MSU board member’s organization faces scrutiny for giving business access to state officials


A nonprofit organization led by a Michigan State University trustee is being scrutinized for its role in potentially helping big business gain special influence with state officials.

On Oct. 26, the Detroit News reported that some of Michigan’s largest businesses had quietly helped finance Gov. Gretchen Whitmer’s foreign trade missions while reaping billions in incentives and other financial benefits from her administration.

Those businesses may have been able to cozy up to the Whitmer administration, the News reported, thanks to their seats on the board of the Michigan Economic Development Foundation, or MEDF. Trustee Rebecca Bahar-Cook is the executive director of the foundation.

Reached by The State News on Tuesday, Bahar-Cook said her work as a university trustee and the scrutiny on the MEDF are “wholly unrelated.”

MSU Spokesperson Amber McCann declined to comment, saying the MEDF is “not a university-affiliated entity in any way, shape or form.”

Companies that contributed $25,000 or more to the MEDF got seats on the organization’s board. Those board members, in turn, were invited to private events attended by Whitmer and Quentin Messer Jr., a member of Whitmer’s cabinet and CEO of the state’s economic development agency.

Many of the companies that contributed enough to get seats on the board were either utilities, whose ventures often require approval from Whitmer appointees, or businesses that had received or sought large subsidies from the state.

The MEDF has financed parts of the foreign trade missions organized by the Michigan Economic Development Corporation — the state agency focused on bringing jobs to Michigan — including the governor’s recent trips to the United Arab Emirates and Japan. 

While past governors have used the development foundation to cover some costs of foreign trips, critics of the MEDF are wary of how the arrangement could create a secretive path for influence by those with financial matters before the state government.

On Monday, a former general counsel for the Michigan Chamber of Commerce filed a complaint with the state, calling for the Attorney General to investigate the MEDF for failing to register as a lobbyist.

In a statement to The State News, Bahar-Cook maintained that the MEDF does not engage in lobbying and that its work is “fully within the scope of our charitable mission and complies with all state and federal laws and regulations.”

“MEDF is an independent, not-for-profit organization that exists to support economic development efforts that bring new investment, jobs, and opportunities to Michigan,” Bahar-Cook said. “We support programs and events that strengthen Michigan’s business climate, help attract and retain talent, and keep our economy growing.”

The heightened scrutiny of Bahar-Cook’s nonprofit highlights the multiple hats that trustees often wear as business executives, nonprofit leaders, or professors at other institutions, in addition to their roles as stewards of the university.

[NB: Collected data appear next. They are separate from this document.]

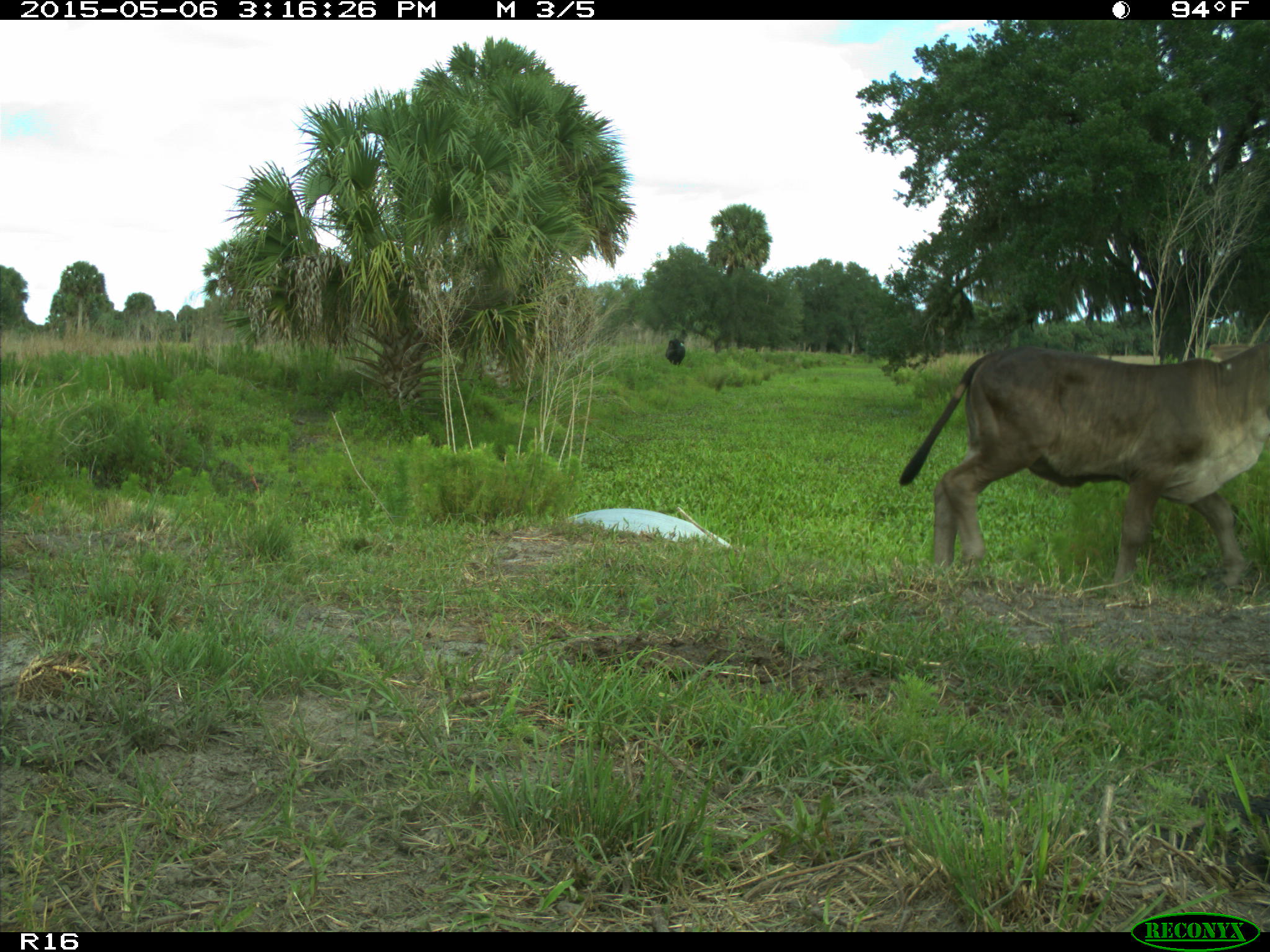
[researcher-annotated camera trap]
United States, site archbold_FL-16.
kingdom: Animalia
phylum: Chordata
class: Mammalia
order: Artiodactyla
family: Bovidae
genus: Bos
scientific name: Bos taurus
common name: domestic cow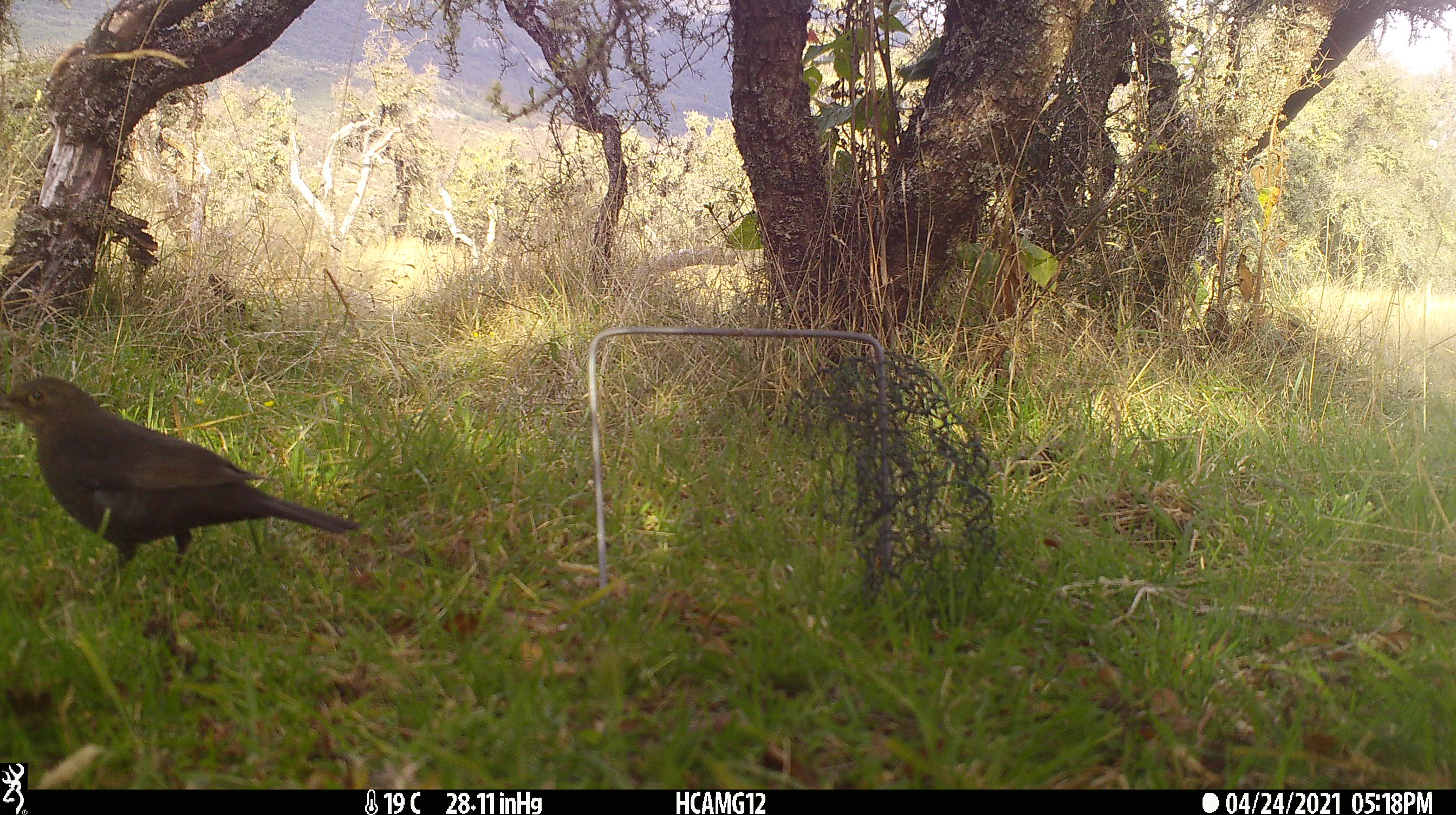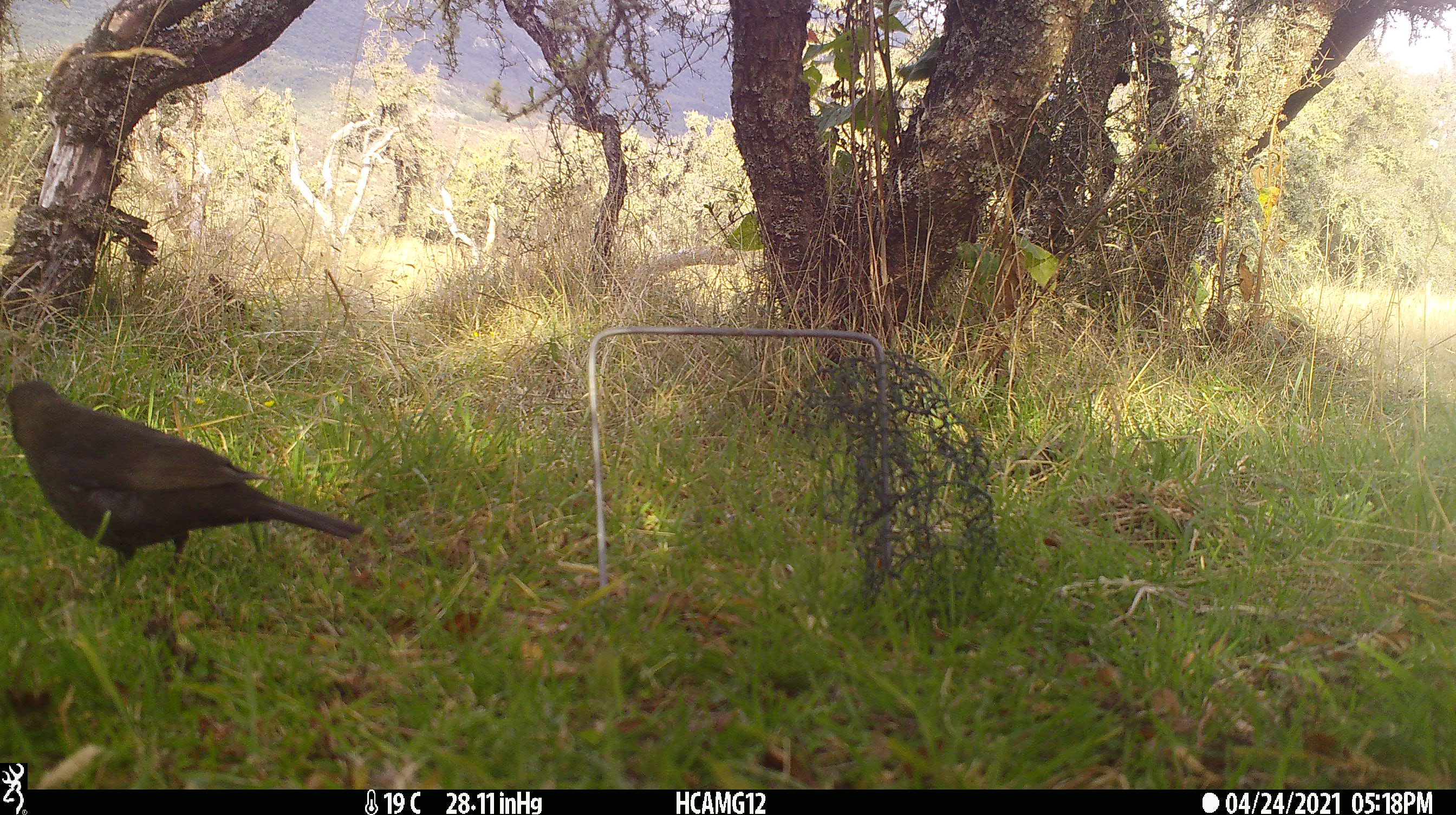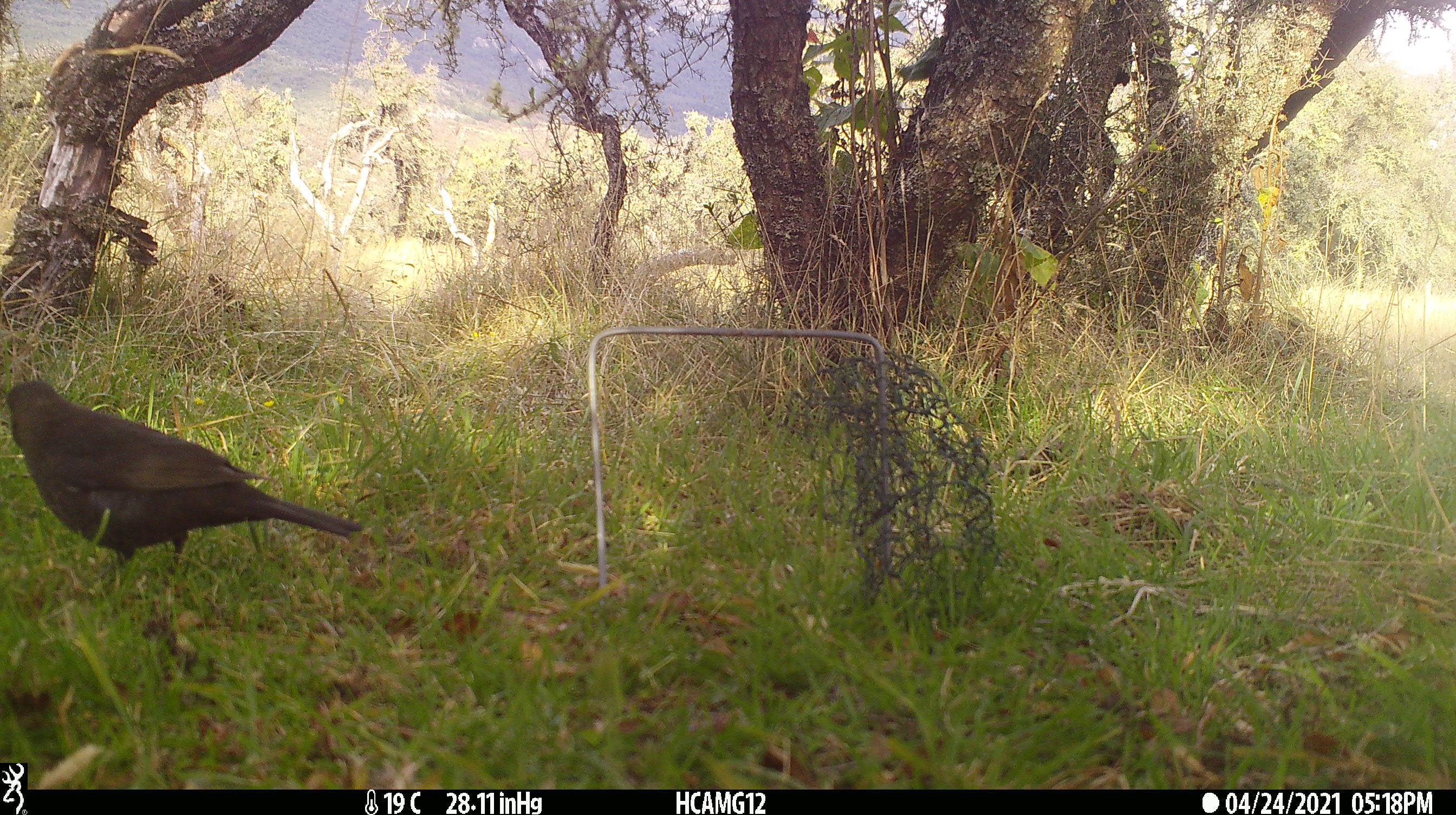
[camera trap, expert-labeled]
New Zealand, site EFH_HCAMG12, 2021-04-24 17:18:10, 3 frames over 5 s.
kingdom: Animalia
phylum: Chordata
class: Aves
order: Passeriformes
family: Turdidae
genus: Turdus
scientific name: Turdus merula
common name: eurasian blackbird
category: blackbird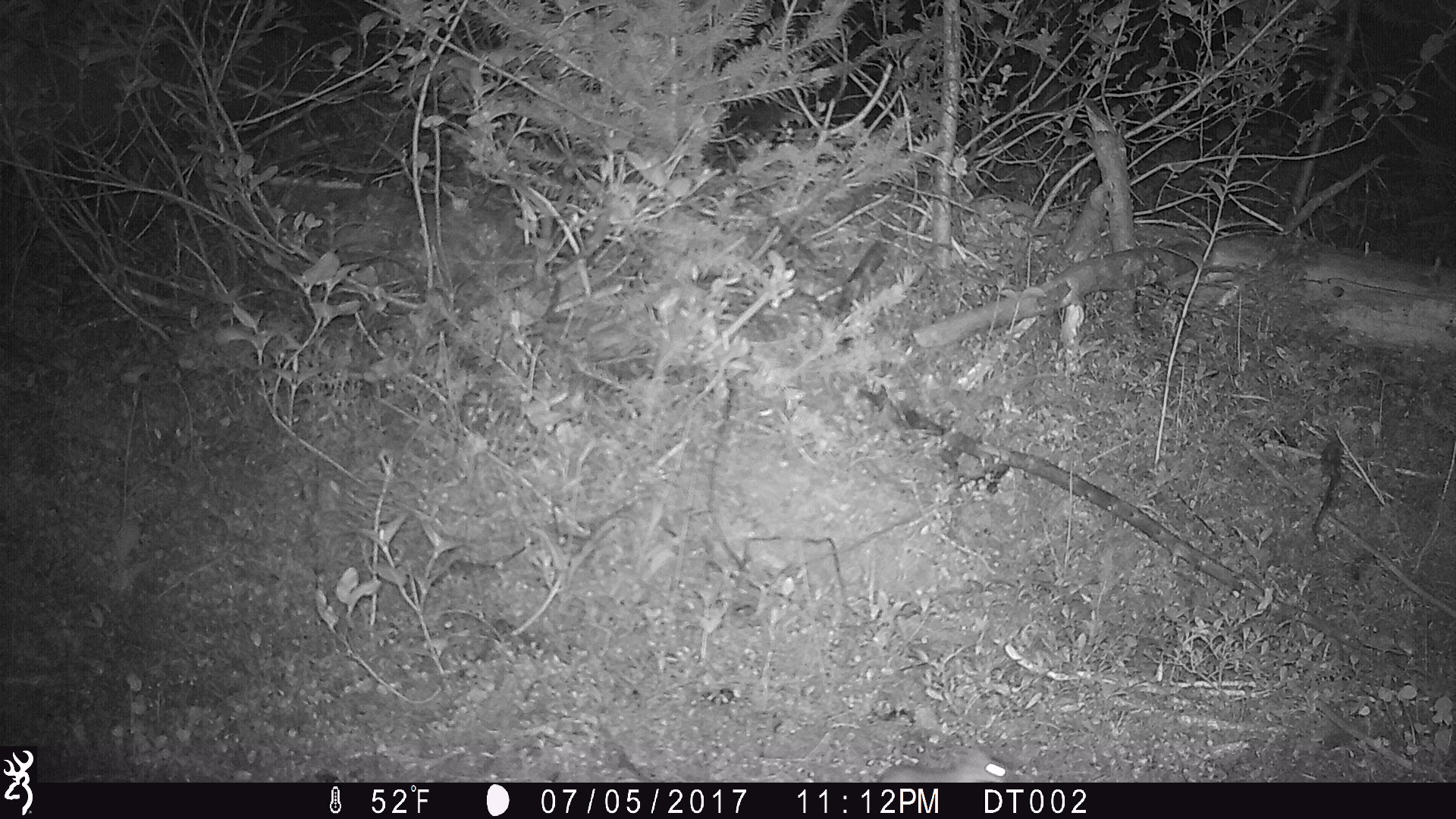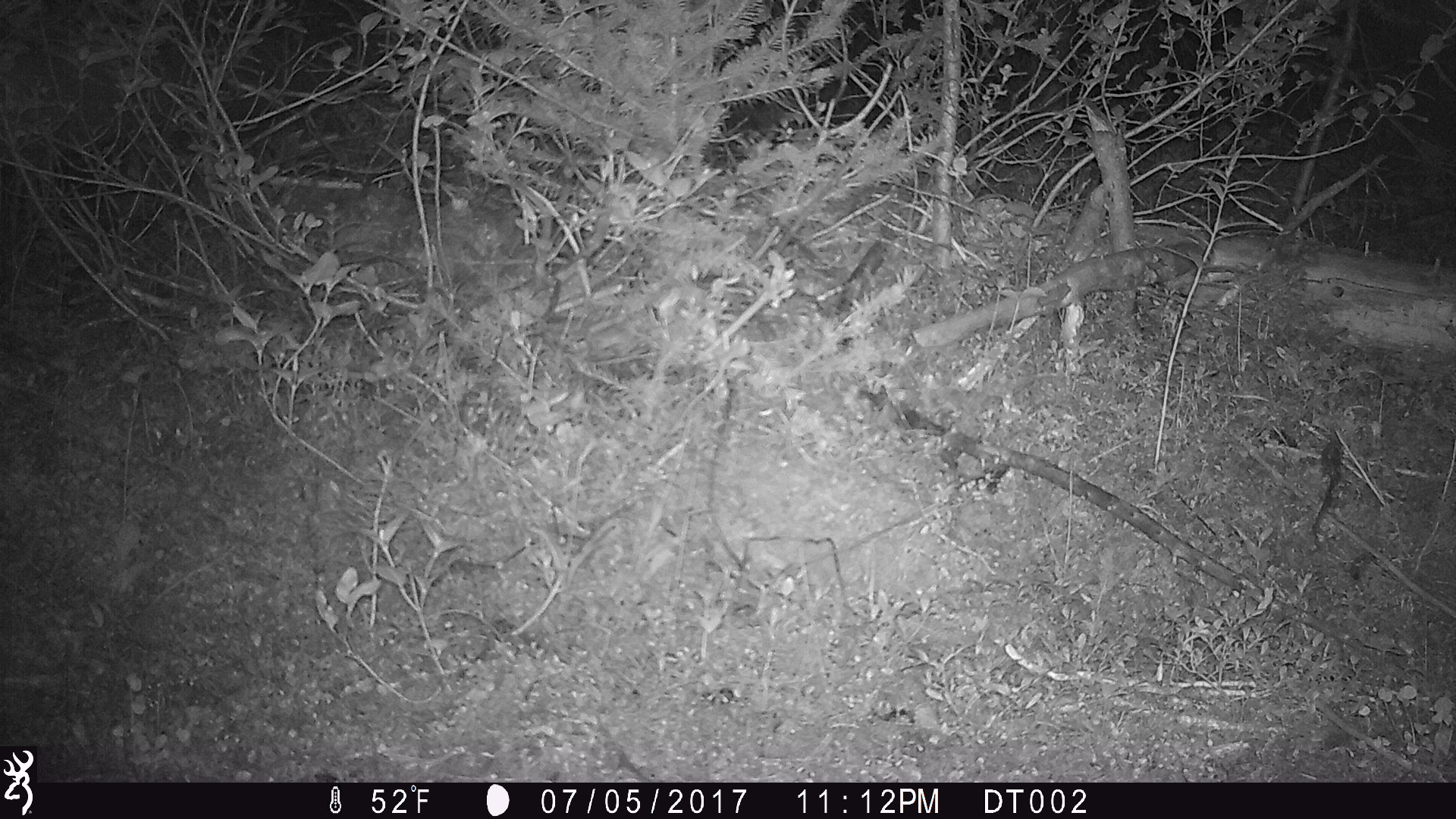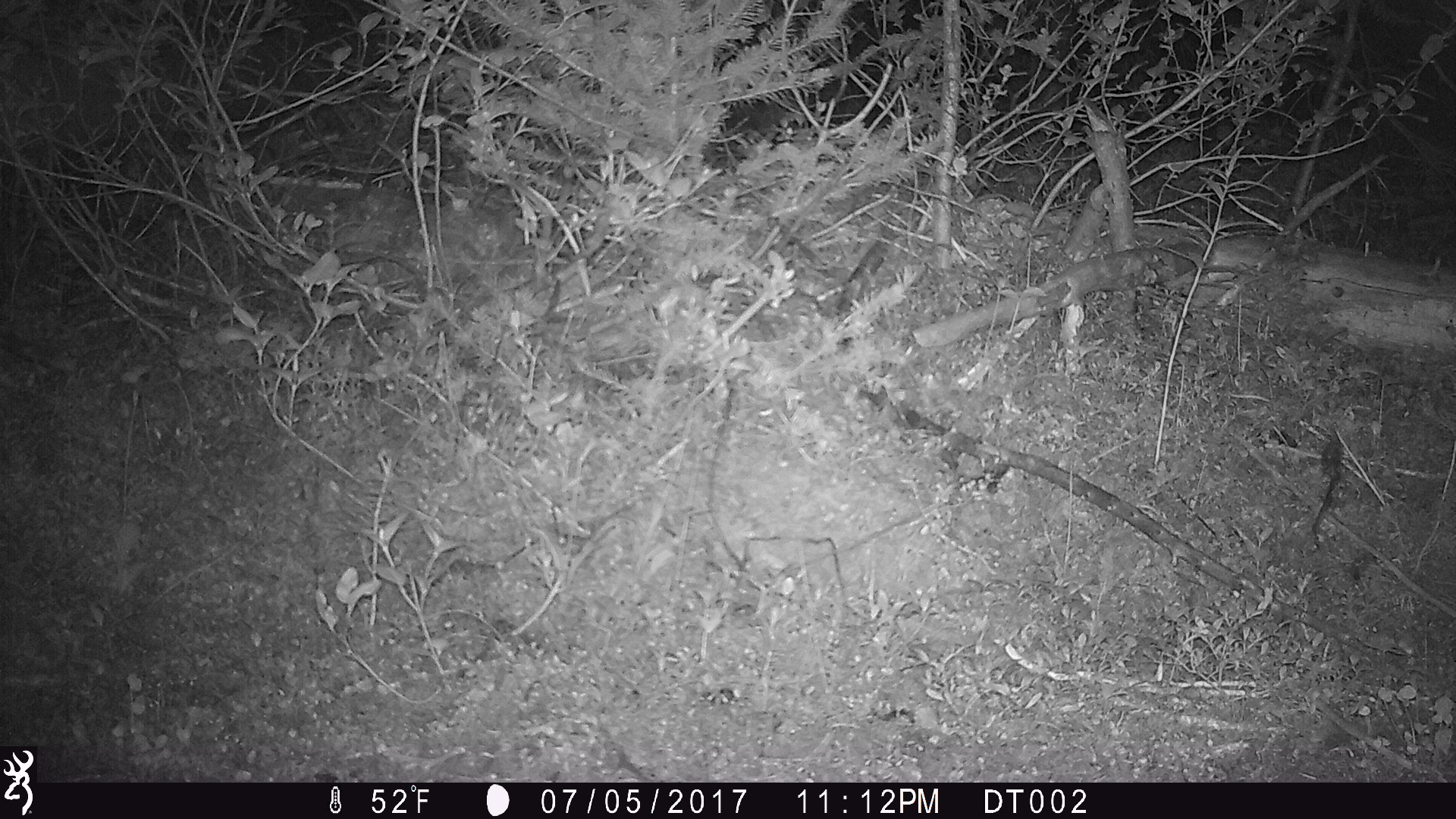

Jim Finkelstein, a George Mason University professor emeritus who studies higher education, said that’s not an uncommon arrangement since trustees aren’t paid for their work.

“Trustees, sometimes, the only thing they get out of this usually is a meal at the board meeting, and it’s usually provided by the contractor on campus, which, as we all know, is not the best food in the world,” Finkelstein said.

Beyond her role as a first-year trustee, Bahar-Cook is the CEO of fundraising firm Capitol Fundraising Associates, and serves on the Capitol Area Michigan Works! Workforce Development Board, the Capitol Region Community Foundation Board, the UM Health Sparrow Specialty Board, and is the president of the Rotary Club of Lansing.